▸ **EXERCISE DIRECTIONS**:
Copy out the lines of the material from the one containing "Among the selection" through the one containing "556 centimetres", reproducing them verbatim.

Dataset excerpt:
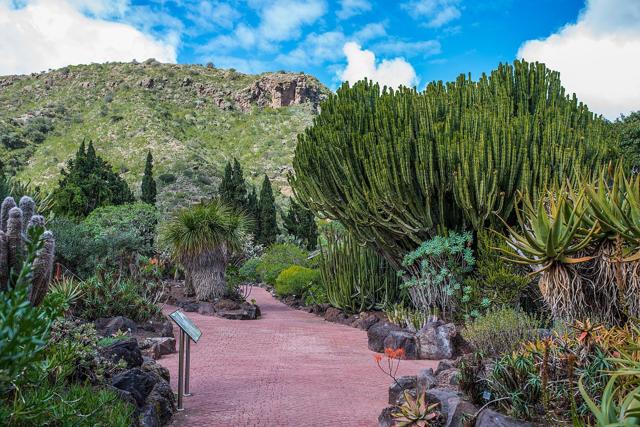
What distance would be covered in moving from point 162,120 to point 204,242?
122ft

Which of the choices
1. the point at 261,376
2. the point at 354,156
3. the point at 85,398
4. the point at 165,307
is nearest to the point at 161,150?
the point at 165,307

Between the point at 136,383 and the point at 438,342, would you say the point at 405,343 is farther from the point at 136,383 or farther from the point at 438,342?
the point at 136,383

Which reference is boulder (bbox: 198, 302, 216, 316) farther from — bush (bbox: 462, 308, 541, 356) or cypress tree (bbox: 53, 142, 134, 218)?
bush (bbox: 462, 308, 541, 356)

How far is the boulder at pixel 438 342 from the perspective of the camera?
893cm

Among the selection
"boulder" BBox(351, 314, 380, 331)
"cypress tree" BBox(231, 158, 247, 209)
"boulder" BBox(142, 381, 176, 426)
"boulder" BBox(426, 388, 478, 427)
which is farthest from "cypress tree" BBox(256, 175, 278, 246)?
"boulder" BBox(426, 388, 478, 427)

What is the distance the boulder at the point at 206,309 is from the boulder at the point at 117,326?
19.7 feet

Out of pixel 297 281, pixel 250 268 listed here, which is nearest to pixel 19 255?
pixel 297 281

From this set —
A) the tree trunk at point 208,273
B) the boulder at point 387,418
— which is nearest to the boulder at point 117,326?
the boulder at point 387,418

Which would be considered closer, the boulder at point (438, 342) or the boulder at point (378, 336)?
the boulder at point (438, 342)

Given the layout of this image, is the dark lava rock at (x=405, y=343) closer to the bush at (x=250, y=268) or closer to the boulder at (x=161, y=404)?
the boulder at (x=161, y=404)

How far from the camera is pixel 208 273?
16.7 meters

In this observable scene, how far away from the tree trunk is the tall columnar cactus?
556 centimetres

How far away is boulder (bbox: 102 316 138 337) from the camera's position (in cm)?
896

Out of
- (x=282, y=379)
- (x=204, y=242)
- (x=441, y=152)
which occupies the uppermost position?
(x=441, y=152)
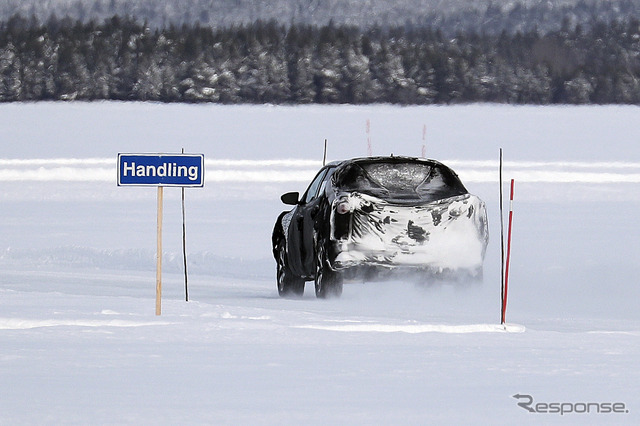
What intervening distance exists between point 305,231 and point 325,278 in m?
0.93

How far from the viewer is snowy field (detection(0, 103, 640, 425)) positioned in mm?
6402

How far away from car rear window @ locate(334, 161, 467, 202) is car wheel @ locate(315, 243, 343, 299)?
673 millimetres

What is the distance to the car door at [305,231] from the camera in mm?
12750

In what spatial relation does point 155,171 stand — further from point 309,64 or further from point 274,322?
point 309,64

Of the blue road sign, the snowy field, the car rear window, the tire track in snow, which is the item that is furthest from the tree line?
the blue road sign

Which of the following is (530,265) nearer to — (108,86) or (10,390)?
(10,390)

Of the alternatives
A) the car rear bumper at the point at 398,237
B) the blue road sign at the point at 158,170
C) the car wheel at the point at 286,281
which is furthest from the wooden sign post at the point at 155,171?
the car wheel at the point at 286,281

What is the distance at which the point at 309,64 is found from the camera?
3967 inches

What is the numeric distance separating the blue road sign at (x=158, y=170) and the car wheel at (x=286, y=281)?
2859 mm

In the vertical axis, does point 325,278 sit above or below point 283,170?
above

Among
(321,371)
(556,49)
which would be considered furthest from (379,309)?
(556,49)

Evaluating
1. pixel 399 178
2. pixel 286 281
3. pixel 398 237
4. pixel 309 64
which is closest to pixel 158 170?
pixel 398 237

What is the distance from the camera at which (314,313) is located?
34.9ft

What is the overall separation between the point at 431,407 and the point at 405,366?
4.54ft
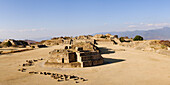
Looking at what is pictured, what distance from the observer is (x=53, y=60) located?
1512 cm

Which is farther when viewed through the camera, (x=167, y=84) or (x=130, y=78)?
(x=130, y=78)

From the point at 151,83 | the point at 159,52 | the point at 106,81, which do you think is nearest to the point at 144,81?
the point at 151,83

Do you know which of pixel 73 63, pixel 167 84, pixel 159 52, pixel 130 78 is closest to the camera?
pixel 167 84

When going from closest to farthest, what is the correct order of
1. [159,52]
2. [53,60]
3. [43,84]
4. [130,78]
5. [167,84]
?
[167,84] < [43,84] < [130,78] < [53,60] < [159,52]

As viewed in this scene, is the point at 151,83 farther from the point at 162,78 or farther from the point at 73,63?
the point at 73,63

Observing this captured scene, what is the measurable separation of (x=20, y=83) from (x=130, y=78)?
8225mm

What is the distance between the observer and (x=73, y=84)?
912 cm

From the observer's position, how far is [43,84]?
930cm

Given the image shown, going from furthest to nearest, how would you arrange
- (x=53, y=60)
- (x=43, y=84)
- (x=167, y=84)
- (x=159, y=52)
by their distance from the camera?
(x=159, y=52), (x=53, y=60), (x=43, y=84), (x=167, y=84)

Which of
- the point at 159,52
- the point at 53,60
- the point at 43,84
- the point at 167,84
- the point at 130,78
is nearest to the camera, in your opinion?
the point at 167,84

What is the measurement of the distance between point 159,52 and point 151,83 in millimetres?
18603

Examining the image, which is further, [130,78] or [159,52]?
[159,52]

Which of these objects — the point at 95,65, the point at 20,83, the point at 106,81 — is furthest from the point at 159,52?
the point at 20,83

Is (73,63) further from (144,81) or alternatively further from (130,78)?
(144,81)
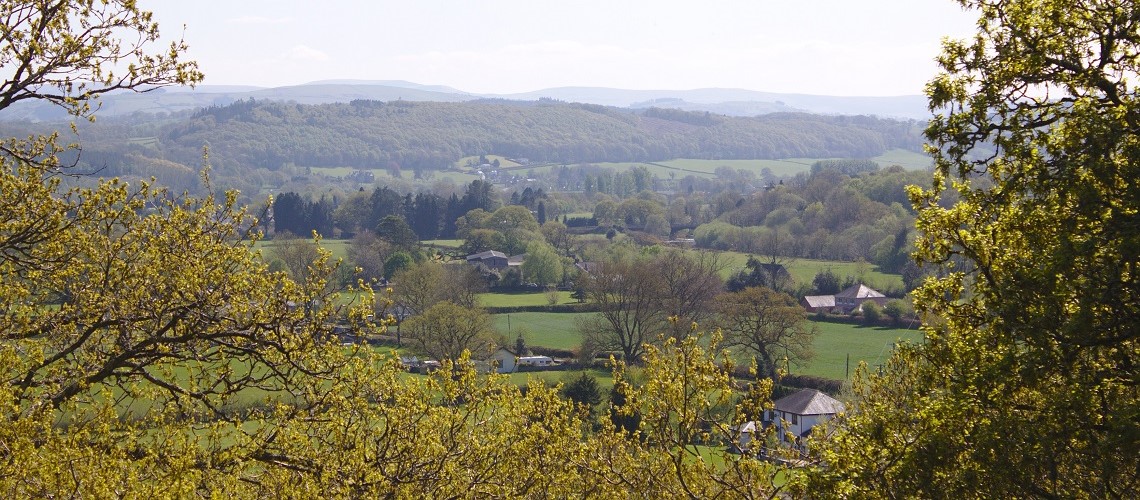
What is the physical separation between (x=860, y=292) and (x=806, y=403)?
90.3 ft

▸ **FULL OUTPUT**:
Among the selection
"boulder" BBox(351, 314, 380, 331)
"cypress tree" BBox(231, 158, 247, 209)
"boulder" BBox(142, 381, 176, 426)
"boulder" BBox(426, 388, 478, 427)
which is farthest from "cypress tree" BBox(256, 175, 278, 246)?
"boulder" BBox(426, 388, 478, 427)

What is the distance the boulder at the point at 206,309 is from the boulder at the point at 117,326?
19.7 feet

Out of pixel 297 281, pixel 250 268 listed here, which is nearest to pixel 19 255?
pixel 297 281

From this set —
A) the tree trunk at point 208,273
B) the boulder at point 387,418
— which is nearest to the boulder at point 117,326?
the boulder at point 387,418

Which would be considered closer, the boulder at point (438, 342) or the boulder at point (378, 336)?
the boulder at point (438, 342)

Given the layout of this image, is the dark lava rock at (x=405, y=343) closer to the bush at (x=250, y=268) or closer to the boulder at (x=161, y=404)?
the boulder at (x=161, y=404)

How far from the camera is pixel 208 273?
16.7 meters

In this observable scene, how far away from the tree trunk is the tall columnar cactus?
556 centimetres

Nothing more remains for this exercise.